Posted by marcelao em junho 17, 2008


Pessoal,

              o objetivo do post é apresentar o conceito de benchmark, pois será um conceito utilizado nos dois próximos posts desse blog que tratarão do modelo de gestão inovador do Google e definição de indicadores.

              Segundo Kotler, Benchmark ou Benchmarking é estudar as empresas com as melhores práticas, a fim de melhorar o próprio desempenho.

              Já a FNQ conceitua Benchmarking como sendo um processo de comparação dos indicadores de desempenho da empresa com padrões de excelência de outras empresas.

             Os dois conceitos convergem quanto ao objetivo de aprimoramento organizacional como um processo sistemático para avaliar produtos, serviços e métodos de trabalho de organizações reconhecidas como realizadoras das melhores práticas. O Benchmarking é uma importante ferramenta de diagnóstico que fornece informações importantes para o processo de aprendizagem empresarial extraindo benefícios do trabalho intelectual desenvolvido pelo mercado.

             No entanto, benchmarking não é simplesmente “Copiar e colar” as melhores práticas de outras empresas. É preciso entender o contexto envolvido na aplicação daquela prática alvo do benchmarking na empresa detentora da melhor prática que envolve entender a cultura da empresa, as razões que levaram a adoção da prática, as competências envolvidas, etc.

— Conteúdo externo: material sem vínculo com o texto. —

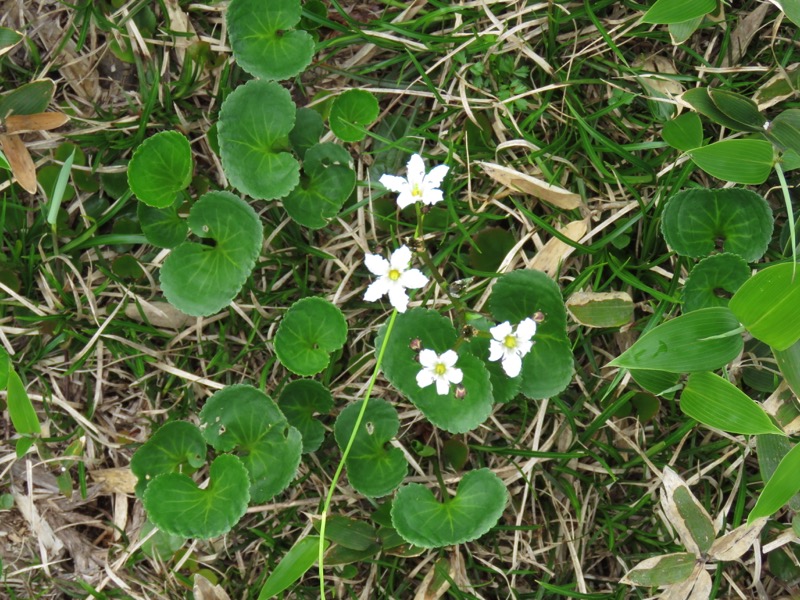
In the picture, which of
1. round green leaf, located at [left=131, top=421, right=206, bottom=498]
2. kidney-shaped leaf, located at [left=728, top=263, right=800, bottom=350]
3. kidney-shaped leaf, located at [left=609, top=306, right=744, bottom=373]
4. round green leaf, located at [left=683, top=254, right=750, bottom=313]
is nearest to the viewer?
kidney-shaped leaf, located at [left=728, top=263, right=800, bottom=350]

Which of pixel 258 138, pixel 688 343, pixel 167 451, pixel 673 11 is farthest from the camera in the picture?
pixel 167 451

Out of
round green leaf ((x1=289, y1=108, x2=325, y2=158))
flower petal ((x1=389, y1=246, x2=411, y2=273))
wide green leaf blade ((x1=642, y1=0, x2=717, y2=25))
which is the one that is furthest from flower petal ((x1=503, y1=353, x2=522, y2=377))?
wide green leaf blade ((x1=642, y1=0, x2=717, y2=25))

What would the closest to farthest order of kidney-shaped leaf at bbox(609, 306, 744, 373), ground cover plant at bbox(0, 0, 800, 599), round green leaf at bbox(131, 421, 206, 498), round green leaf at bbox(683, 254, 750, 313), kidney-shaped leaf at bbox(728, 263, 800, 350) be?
kidney-shaped leaf at bbox(728, 263, 800, 350) < kidney-shaped leaf at bbox(609, 306, 744, 373) < round green leaf at bbox(683, 254, 750, 313) < ground cover plant at bbox(0, 0, 800, 599) < round green leaf at bbox(131, 421, 206, 498)

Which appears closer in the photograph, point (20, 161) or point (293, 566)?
point (293, 566)

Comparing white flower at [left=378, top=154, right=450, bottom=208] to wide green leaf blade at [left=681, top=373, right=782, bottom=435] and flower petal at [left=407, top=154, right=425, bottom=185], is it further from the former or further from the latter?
wide green leaf blade at [left=681, top=373, right=782, bottom=435]

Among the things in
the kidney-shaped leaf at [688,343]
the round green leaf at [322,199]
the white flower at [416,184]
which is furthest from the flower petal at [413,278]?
the kidney-shaped leaf at [688,343]

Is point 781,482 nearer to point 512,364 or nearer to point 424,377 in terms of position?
point 512,364

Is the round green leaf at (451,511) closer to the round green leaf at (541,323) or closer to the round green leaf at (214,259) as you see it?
the round green leaf at (541,323)

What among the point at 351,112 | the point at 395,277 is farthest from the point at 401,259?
the point at 351,112
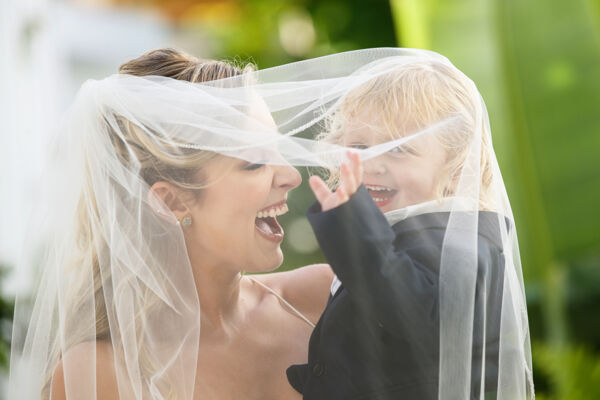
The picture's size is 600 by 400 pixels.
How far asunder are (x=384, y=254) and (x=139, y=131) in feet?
1.46

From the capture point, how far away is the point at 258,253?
1.07m

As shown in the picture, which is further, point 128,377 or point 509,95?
point 509,95

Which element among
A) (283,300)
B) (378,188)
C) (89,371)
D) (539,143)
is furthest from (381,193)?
(539,143)

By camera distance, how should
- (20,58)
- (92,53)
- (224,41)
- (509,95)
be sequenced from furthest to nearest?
(92,53)
(224,41)
(20,58)
(509,95)

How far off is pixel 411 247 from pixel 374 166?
0.45ft

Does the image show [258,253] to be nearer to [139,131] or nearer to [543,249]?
[139,131]

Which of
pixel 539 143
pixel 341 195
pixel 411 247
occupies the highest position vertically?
pixel 341 195

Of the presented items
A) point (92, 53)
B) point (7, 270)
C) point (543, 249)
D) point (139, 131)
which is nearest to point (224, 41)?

             O benchmarking pode ser feito entre empresas de diferentes setores. Esse tipo de benchmarking chamamos de benchmarking funcional. Por exemplo, uma empresa do ramo bancário que precisa melhorar a sua logistica pode fazer um benchmarking com o Wall-Mart que é referência quando o assunto é logistica. Para isso será necessário abstrair e concentrar-se na essência do processo, fazendo analogias e adaptando os processos ao contexto da organização.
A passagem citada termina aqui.